C’est ma grand-mère, la Sudiste passionnée de ski, qui m’a mise sur des planches à 2 ans. Mon tout premier jour au club des sports en ski freestyle, après deux d’alpin, j’ai voulu prouver à tout le monde que j’avais ma place: on était partis faire du hors-piste, on fusait dans les bois et d’un coup, les autres ont tous disparu derrière un rocher. Je me suis dit: «Okay, moi aussi je veux sauter!» Sauf qu’avant, j’ai freiné et je me suis fêlé le nez en posant sur le plat! Deux avant cela, en alpin, j’étais partie skier avec mes parents, j’avais insisté pour aller au snowpark, je suis partie de tout en haut pour avoir assez d’élan. Comme je ne savais pas sauter, j’ai volé en étant complètement déséquilibrée et j’ai fait un beau plat ventre. J’ai perdu mes deux dents de devant et je me suis râpé tout le visage. En fait, j’ai fait un trauma crânien, à 7 ans!

Ça n’a pas dû les rassurer vos parents!

Oui, ma maman est fippée devant la télé! Heureusement, Kevin (Rolland, ndlr) est passé avant moi. Elle sait que c’est maîtrisé, elle se dit: «Au pire, c’est une blessure, elle guérira.» Je pense que ce qui l’embêterait le plus, c’est de me savoir triste d’être obligée d’arrêter de skier. Mais l’émotion de me voir gagner emporte tout!

Dans votre carrière, y-a-t-il eu un ou des déclics?

Après la Corée en 2018. Pendant huit mois, je n’ai plus eu du tout envie de skier, il fallait que je digère le plus gros échec de ma vie. Quand je suis remontée sur mes skis, ma première course était ratée, puis j’ai terminé troisième, deuxième jusqu’à regagner. Au début, j’avais énormément de doutes sur le fait que j’allais faire une longue carrière. J’avais l’impression que ça allait être très éphémère, durer deux ou trois ans. Le déclic, ça a été de réaliser que je pouvais performer sur le long terme.

Comment voyez-vous la suite de votre progression?
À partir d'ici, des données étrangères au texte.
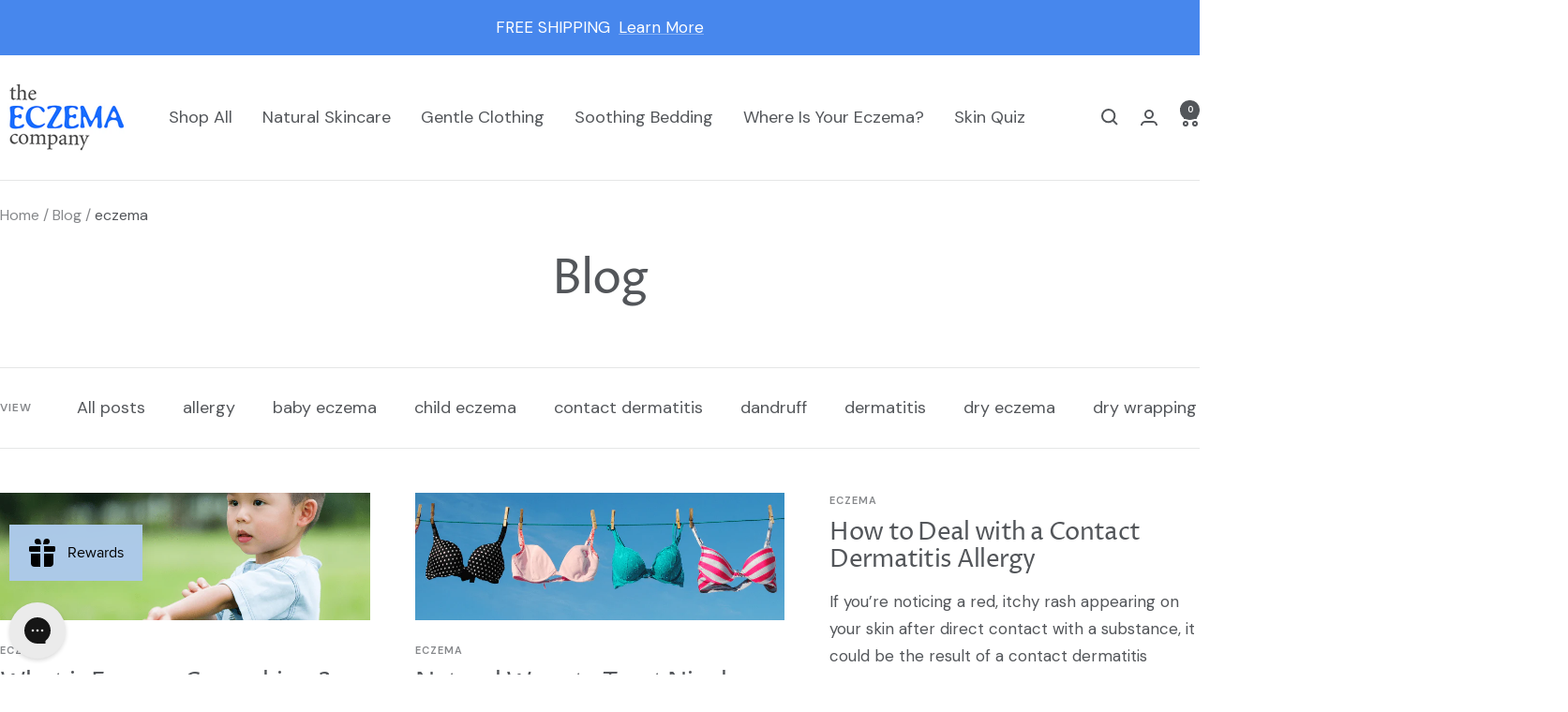

--- FILE ---
content_type: text/javascript
request_url: https://eczemacompany.com/cdn/shop/t/28/assets/custom.js?v=167639537848865775061754440985
body_size: -663
content:
//# sourceMappingURL=/cdn/shop/t/28/assets/custom.js.map?v=167639537848865775061754440985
Techniquement, je vais pousser mes forces et gérer mes faiblesses. Je sais que j’ai un point fort en saut, je vais le travailler au max pour continuer à performer en big air, mais sans négliger le rail pour autant. J’ai encore beaucoup de titres qui manquent à mon palmarès! Si je deviens championne olympique un jour, j’aimerais être double championne olympique. J’ai deux titres de championne du monde, pourquoi ne pas en avoir cinq? J’ai juste envie d’être la meilleure, encore pendant dix ans.

«Dans la vie, des tas de gens ont un mental qui les fait se relever, sans être sportif de haut niveau.»

Avez-vous encore le temps de faire des choses en dehors du ski?

Quand je peux me poser, j’adore faire de la pâtisserie, de jolis gâteaux un peu chiadés, à la Top Chef!

Y a-t-il des causes pour lesquelles vous auriez envie de militer?

Il y a plein de causes qui me tiennent à cœur, comme la place de la femme dans la société, là, il y a encore du travail. J’aimerais pouvoir me promener toute seule dans la rue tard dans la nuit sans avoir peur. Notre pauvre petite planète aussi, elle va mal, même si je suis loin d’être irréprochable. J’attends simplement de trouver le bon mouvement, la bonne association dont j’arriverais à porter haut et fort les couleurs. Je veux m’investir, mais à 100%.

Comme dans le ski?

Exactement! Pour le moment, la seule chose dont je sois sûre, c’est que je skierai toute ma vie.